## Work required
A copy is needed of each line in the records that has the word "over".

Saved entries
——

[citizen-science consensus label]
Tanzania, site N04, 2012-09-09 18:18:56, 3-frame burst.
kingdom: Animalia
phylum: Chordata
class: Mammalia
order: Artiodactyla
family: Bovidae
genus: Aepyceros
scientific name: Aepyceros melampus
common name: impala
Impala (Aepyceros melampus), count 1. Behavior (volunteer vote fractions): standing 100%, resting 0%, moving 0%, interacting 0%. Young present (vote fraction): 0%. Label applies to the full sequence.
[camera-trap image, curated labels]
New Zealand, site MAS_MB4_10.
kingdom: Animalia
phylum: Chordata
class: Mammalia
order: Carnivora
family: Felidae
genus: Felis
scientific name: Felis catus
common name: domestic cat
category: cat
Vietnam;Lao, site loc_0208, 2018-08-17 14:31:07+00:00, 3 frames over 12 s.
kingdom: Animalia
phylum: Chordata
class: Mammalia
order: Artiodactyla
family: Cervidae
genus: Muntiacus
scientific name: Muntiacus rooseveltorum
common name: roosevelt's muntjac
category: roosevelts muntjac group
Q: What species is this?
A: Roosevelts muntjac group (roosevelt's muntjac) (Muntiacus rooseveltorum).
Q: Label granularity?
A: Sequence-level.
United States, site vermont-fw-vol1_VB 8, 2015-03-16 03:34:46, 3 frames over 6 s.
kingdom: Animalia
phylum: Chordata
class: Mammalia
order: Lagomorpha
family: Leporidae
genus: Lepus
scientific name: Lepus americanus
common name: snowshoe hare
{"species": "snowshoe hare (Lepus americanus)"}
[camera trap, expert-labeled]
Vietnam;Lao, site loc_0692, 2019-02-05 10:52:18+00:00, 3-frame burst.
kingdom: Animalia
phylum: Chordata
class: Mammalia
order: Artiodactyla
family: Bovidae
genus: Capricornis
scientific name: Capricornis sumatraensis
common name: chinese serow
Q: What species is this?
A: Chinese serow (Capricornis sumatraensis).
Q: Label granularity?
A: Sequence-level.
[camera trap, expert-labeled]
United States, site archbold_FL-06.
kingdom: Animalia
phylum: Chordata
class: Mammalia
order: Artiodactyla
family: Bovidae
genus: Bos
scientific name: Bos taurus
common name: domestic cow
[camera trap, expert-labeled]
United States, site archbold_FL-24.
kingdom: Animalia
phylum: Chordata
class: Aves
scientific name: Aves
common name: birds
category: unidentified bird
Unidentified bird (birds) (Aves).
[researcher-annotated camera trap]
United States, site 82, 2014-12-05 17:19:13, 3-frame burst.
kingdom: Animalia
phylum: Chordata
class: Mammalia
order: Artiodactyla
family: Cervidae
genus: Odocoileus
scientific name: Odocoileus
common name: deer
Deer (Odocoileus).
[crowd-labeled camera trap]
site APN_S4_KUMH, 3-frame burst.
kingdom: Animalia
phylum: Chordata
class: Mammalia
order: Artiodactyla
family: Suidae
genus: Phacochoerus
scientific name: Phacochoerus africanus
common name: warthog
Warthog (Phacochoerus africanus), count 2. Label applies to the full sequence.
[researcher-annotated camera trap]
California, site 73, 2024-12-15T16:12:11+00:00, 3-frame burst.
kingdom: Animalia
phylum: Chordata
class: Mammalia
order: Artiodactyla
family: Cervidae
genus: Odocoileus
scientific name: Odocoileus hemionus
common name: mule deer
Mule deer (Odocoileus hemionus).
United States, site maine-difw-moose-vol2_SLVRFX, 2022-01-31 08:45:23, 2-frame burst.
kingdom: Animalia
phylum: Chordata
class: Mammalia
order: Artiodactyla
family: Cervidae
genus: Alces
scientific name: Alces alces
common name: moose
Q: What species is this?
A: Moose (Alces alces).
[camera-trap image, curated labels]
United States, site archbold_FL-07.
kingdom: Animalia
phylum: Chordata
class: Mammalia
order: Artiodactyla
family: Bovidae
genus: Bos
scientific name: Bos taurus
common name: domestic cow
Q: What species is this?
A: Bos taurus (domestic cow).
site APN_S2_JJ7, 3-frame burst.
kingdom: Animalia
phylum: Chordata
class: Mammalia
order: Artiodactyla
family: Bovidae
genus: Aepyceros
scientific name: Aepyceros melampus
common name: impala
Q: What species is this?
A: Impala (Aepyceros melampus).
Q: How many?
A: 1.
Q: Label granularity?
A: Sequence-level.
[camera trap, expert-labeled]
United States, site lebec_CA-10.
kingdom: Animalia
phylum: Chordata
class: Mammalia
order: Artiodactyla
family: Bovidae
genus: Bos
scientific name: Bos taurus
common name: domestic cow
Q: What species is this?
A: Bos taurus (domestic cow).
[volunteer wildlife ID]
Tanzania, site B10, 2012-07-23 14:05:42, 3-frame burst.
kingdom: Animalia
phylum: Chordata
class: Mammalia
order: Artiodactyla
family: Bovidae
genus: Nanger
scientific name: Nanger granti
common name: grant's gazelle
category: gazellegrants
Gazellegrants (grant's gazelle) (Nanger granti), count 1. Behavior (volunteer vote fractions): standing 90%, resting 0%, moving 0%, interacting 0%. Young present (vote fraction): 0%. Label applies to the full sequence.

——

## Response area
Vietnam;Lao, site loc_0208, 2018-08-17 14:31:07+00:00, 3 frames over 12 s.
United States, site vermont-fw-vol1_VB 8, 2015-03-16 03:34:46, 3 frames over 6 s.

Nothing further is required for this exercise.